### RECORD SET
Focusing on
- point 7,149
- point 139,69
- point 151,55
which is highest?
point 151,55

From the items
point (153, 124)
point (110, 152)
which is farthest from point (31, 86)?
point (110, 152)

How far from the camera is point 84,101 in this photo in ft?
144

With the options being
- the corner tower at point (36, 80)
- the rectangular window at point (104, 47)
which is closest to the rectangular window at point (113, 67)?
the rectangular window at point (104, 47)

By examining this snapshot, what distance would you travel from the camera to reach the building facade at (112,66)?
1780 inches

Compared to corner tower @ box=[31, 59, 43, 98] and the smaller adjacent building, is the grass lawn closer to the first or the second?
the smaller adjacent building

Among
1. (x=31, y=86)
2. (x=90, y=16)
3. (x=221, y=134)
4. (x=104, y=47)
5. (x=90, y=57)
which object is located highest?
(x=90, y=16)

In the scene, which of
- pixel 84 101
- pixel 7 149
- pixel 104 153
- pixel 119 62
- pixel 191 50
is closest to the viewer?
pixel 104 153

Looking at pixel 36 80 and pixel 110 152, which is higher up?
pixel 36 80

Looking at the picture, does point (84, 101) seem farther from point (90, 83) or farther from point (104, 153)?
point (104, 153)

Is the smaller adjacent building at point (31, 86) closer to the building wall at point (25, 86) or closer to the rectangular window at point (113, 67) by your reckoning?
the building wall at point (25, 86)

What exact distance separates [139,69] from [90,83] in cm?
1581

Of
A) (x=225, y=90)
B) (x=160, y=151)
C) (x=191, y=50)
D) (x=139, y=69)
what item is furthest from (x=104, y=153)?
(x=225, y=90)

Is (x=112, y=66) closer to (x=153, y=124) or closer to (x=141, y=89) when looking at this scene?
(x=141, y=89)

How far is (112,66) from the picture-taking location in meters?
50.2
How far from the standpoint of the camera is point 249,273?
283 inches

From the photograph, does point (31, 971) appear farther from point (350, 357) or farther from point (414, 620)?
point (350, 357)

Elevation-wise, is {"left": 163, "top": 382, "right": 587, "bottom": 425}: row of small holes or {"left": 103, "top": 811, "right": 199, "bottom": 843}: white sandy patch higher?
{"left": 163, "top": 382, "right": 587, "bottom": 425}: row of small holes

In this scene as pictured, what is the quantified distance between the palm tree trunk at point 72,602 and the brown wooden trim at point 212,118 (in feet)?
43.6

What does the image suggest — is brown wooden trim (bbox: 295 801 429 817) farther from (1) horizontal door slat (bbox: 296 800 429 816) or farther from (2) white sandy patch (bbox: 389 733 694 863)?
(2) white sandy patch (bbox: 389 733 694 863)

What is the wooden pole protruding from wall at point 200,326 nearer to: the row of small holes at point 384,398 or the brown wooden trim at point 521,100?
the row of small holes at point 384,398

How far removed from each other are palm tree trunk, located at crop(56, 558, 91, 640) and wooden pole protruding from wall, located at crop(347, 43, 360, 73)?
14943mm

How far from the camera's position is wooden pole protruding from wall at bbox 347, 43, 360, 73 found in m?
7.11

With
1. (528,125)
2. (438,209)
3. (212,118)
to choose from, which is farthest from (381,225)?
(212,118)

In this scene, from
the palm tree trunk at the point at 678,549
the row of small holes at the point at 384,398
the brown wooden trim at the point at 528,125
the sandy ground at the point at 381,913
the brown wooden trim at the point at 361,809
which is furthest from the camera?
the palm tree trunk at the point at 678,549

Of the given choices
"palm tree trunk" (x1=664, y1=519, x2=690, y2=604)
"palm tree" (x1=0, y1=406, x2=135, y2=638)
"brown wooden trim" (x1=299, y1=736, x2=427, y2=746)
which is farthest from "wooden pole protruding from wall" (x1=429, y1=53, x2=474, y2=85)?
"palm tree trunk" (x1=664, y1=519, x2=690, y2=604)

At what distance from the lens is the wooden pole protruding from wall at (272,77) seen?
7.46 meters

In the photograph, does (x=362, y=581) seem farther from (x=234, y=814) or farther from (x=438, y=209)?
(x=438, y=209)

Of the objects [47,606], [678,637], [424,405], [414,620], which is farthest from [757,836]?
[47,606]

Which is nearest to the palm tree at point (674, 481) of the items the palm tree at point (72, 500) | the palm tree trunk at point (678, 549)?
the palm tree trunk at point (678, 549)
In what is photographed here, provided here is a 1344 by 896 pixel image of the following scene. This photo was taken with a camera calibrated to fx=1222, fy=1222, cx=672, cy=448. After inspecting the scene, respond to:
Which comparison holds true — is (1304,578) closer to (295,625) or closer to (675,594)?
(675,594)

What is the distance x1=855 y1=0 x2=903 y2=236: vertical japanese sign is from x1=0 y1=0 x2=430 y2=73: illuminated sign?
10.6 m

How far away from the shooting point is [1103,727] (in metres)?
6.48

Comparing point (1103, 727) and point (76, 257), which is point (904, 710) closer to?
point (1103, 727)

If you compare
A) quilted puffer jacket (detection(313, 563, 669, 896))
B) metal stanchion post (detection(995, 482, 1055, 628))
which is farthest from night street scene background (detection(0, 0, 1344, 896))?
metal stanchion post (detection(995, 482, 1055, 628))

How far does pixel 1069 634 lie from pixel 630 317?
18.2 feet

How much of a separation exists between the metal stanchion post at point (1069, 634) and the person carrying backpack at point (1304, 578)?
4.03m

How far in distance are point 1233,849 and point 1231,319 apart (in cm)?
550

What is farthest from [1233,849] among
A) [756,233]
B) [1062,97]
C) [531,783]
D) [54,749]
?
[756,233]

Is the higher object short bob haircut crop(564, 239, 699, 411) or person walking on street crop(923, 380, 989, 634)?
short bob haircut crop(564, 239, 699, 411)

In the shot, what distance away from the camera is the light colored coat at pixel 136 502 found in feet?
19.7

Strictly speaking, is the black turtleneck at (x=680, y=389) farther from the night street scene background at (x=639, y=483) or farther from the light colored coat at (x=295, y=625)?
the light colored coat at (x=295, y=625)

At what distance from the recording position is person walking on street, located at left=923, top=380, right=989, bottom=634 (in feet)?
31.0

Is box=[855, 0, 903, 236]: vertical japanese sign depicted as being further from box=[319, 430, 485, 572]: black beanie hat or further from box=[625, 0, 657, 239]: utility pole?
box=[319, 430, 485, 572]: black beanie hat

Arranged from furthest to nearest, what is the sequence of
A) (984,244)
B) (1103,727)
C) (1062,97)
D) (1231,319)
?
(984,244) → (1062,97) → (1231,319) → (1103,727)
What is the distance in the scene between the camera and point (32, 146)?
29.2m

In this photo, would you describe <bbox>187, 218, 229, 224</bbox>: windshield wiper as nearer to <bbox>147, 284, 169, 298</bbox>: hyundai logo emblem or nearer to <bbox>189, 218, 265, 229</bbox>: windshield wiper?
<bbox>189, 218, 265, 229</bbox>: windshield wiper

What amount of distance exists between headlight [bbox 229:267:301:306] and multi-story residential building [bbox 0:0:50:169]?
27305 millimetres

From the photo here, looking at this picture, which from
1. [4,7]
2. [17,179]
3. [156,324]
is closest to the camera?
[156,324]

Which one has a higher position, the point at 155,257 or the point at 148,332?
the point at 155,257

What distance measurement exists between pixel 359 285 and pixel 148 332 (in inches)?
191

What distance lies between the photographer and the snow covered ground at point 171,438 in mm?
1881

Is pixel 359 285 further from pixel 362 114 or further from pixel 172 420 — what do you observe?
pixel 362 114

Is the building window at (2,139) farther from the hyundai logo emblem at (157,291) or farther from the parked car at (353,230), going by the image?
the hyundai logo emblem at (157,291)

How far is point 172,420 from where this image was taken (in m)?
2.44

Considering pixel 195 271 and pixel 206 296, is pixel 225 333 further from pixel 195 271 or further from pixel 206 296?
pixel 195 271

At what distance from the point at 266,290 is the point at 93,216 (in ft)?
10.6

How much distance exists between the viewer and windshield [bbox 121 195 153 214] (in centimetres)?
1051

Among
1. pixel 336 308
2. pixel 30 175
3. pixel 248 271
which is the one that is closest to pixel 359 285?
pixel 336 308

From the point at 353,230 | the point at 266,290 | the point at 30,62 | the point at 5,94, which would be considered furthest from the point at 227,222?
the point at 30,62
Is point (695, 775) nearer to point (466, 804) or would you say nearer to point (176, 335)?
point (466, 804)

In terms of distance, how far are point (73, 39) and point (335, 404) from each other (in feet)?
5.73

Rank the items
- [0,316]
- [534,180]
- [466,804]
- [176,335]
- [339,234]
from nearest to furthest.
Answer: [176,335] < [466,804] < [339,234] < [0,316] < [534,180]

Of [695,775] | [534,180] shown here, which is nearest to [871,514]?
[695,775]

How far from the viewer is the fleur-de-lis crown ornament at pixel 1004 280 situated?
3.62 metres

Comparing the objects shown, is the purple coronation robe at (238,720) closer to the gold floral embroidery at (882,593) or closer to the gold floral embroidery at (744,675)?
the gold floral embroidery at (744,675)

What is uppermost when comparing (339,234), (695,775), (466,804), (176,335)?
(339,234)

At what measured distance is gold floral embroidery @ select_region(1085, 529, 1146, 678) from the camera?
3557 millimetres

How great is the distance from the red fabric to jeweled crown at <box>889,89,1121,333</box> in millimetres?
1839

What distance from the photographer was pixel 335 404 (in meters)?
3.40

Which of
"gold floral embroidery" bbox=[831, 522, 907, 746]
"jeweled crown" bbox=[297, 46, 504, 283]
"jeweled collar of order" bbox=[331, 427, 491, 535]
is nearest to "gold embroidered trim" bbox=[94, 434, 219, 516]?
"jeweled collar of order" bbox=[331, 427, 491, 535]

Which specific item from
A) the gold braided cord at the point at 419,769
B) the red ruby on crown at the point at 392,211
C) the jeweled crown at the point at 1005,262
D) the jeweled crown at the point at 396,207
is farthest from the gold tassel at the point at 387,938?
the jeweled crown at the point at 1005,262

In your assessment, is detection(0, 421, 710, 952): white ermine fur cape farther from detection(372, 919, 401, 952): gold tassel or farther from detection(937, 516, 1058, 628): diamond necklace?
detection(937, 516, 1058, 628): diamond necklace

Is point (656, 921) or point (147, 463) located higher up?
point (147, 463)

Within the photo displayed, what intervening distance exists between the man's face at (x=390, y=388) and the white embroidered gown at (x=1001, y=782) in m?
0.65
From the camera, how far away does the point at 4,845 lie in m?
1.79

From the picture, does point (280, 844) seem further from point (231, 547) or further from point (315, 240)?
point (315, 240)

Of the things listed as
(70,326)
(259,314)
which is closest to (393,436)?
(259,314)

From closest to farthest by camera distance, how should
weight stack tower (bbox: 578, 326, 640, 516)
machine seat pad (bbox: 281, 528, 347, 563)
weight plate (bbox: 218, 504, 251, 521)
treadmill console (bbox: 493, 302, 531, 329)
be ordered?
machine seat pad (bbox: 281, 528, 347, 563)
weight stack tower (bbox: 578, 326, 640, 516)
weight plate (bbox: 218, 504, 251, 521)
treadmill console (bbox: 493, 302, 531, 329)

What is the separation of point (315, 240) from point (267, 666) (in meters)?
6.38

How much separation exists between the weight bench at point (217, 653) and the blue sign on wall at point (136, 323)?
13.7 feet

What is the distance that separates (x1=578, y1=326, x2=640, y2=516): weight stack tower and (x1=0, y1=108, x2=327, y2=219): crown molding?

### PROBLEM DESCRIPTION
Your task is to extract the lines running from the one with "In your assessment, is" to the end of the material, inclusive, copying each exactly and adding nothing.

### COMPLETED TASK
In your assessment, is detection(0, 421, 710, 952): white ermine fur cape farther from detection(372, 919, 401, 952): gold tassel or farther from detection(937, 516, 1058, 628): diamond necklace?
detection(937, 516, 1058, 628): diamond necklace

Is point (656, 921) or point (147, 463) located higher up?
point (147, 463)

Within the photo displayed, what intervening distance exists between the man's face at (x=390, y=388) and the white embroidered gown at (x=1001, y=782) in m?
0.65
From the camera, how far away does the point at 4,845 lie in m?
1.79

From the picture, does point (280, 844) seem further from point (231, 547) or further from point (315, 240)?
point (315, 240)

Of the things listed as
(70,326)
(259,314)
which is closest to (393,436)?
(259,314)

From closest to farthest by camera distance, how should
weight stack tower (bbox: 578, 326, 640, 516)
machine seat pad (bbox: 281, 528, 347, 563)
weight plate (bbox: 218, 504, 251, 521)
treadmill console (bbox: 493, 302, 531, 329)
be ordered?
machine seat pad (bbox: 281, 528, 347, 563)
weight stack tower (bbox: 578, 326, 640, 516)
weight plate (bbox: 218, 504, 251, 521)
treadmill console (bbox: 493, 302, 531, 329)

What is the separation of point (315, 240) from point (267, 666) (in meters)?
6.38

How much separation exists between the weight bench at point (217, 653) and the blue sign on wall at point (136, 323)?
13.7 feet

What is the distance that separates (x1=578, y1=326, x2=640, y2=516): weight stack tower and (x1=0, y1=108, x2=327, y2=219): crown molding?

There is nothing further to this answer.